- CONSIGNES:
1. Les affirmations (a), (b) et (c) concordent-elles avec l'extrait ? Répondez par oui ou par non pour chacune, en citant mot pour mot le passage décisif : (a) le menu ressemble à ceux des restaurants voisins ; (b) environ 10 000 cadres viennent travailler à Roubaix chaque jour ; (c) la clientèle du restaurant doit être militante.
2. Sélectionnez et recopiez chaque ligne du listing où figure la chaîne « region ».
##### EXTRAIT DU DOCUMENT
Mais pour réussir à fabriquer des biens communs, « il faut que le marchand tourne, rappelle Pierre. Pour ça, il faut que les gens viennent bouffer». C’est donc pour pour attirer les quelques 10 000 cadres qui viennent travailler à Roubaix tous les jours que le menu, simple et sain, ne ressemble à aucun autre des alentours. «Je veux que quelqu’un avec une Porsche Cayenne puisse venir manger ici», ironise Pierre. Autrement dit, la clientèle du restaurant n’a pas besoin d’être militante.
##########
##### DONNÉES FOURNIES
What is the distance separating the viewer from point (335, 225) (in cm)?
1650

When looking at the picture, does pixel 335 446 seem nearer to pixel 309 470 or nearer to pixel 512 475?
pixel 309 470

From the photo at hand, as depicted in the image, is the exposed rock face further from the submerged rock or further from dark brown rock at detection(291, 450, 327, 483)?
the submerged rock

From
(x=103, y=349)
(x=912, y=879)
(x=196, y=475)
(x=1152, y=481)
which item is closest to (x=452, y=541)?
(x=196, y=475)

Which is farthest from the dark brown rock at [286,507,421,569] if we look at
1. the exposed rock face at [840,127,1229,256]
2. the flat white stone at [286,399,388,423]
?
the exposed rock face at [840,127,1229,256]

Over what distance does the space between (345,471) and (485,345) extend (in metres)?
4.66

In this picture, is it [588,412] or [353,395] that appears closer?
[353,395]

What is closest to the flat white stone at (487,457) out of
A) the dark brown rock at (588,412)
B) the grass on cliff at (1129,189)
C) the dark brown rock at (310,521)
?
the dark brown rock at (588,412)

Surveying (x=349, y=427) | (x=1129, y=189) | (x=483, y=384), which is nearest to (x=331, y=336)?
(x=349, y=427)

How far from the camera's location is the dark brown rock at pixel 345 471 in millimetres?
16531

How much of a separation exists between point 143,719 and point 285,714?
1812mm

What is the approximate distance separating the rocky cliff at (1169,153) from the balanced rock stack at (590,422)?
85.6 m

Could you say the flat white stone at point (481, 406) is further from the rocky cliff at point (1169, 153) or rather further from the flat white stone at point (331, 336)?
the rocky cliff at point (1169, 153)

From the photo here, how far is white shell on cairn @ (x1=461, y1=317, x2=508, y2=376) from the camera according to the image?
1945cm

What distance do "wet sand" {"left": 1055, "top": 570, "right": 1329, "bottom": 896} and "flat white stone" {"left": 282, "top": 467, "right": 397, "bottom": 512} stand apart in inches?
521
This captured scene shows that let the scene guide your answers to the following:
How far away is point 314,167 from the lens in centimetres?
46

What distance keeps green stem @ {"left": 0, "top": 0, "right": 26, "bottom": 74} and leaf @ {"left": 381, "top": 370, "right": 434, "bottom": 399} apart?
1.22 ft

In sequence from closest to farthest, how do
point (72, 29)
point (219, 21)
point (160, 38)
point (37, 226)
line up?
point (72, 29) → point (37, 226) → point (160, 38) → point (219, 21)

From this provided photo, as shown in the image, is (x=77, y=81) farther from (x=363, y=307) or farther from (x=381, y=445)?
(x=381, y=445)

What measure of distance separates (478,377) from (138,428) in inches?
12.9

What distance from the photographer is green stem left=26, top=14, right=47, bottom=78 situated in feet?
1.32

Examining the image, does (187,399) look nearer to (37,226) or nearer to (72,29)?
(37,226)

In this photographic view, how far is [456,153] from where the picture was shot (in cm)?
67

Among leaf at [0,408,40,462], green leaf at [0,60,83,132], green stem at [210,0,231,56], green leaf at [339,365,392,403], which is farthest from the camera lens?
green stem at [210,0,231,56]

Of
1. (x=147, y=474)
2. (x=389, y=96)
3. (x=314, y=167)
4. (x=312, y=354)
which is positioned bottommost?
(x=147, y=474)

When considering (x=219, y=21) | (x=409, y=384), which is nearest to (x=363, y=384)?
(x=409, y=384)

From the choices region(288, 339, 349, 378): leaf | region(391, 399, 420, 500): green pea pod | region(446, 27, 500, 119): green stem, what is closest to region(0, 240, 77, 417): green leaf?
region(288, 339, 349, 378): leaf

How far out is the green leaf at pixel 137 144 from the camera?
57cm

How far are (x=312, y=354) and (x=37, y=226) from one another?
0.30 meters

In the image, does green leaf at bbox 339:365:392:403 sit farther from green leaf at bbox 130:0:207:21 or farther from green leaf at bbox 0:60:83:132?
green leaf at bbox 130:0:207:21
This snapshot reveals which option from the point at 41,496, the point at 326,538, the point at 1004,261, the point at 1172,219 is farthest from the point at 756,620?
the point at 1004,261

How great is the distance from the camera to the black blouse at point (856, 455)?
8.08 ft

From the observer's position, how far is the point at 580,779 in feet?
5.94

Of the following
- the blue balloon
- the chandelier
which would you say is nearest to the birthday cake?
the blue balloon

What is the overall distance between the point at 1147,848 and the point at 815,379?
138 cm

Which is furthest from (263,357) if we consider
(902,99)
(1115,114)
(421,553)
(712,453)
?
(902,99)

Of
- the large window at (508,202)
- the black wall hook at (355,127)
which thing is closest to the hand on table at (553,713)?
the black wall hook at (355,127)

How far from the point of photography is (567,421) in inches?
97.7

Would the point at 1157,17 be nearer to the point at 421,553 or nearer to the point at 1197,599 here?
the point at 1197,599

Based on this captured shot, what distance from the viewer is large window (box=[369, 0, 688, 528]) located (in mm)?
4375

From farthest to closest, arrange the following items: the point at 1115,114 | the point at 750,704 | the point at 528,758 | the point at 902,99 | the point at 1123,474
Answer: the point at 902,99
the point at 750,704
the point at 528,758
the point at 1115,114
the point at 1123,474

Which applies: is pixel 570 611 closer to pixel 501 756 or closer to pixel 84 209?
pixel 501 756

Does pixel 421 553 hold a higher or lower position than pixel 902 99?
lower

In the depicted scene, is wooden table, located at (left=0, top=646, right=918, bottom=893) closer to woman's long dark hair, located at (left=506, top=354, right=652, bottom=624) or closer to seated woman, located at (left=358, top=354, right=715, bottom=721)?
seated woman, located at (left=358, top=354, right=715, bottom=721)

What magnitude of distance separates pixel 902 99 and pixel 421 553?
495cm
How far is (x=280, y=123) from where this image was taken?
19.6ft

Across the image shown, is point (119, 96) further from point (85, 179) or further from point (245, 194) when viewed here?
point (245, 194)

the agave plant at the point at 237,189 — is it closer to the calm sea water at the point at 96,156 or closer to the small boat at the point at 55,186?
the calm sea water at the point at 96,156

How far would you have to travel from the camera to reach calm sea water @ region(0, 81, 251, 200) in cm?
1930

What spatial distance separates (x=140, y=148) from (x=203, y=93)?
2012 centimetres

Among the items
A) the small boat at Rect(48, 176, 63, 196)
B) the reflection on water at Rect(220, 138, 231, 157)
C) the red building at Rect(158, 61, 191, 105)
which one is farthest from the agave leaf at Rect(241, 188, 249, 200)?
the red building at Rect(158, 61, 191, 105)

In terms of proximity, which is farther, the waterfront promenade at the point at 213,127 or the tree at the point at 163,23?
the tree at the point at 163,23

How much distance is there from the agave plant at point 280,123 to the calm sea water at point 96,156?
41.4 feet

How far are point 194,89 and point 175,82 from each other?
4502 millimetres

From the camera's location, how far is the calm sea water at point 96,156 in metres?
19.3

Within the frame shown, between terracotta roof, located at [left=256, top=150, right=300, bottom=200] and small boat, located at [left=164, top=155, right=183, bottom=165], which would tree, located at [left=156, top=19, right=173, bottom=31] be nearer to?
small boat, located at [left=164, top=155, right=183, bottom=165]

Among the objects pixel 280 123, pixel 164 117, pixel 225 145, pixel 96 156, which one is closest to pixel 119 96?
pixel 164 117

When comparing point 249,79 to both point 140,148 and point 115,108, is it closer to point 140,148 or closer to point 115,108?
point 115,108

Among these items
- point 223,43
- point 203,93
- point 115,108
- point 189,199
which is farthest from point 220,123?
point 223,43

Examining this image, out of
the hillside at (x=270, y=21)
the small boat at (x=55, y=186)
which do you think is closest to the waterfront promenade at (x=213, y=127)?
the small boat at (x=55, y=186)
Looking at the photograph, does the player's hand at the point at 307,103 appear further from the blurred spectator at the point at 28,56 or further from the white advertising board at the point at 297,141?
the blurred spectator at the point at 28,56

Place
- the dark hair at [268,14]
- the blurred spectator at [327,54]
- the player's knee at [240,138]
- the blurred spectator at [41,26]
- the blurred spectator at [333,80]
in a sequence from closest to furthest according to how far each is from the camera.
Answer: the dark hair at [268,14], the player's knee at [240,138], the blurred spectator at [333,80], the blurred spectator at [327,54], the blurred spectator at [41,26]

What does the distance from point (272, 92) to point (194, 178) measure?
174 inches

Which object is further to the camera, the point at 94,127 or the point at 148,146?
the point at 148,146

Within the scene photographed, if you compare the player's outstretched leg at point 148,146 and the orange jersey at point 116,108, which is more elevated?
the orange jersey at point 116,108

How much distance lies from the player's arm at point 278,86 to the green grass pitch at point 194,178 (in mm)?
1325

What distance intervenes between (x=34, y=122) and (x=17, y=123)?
##########
- RÉPONSES PAR CONSIGNE:
1.
(a) Non : « le menu, simple et sain, ne ressemble à aucun autre des alentours ».
(b) Oui : « les quelques 10 000 cadres qui viennent travailler à Roubaix tous les jours ».
(c) Non : « la clientèle du restaurant n’a pas besoin d’être militante ».

2.
From the choices region(288, 339, 349, 378): leaf | region(391, 399, 420, 500): green pea pod | region(446, 27, 500, 119): green stem, what is closest to region(0, 240, 77, 417): green leaf?
region(288, 339, 349, 378): leaf
How far would you have to travel from the camera to reach calm sea water @ region(0, 81, 251, 200) in cm?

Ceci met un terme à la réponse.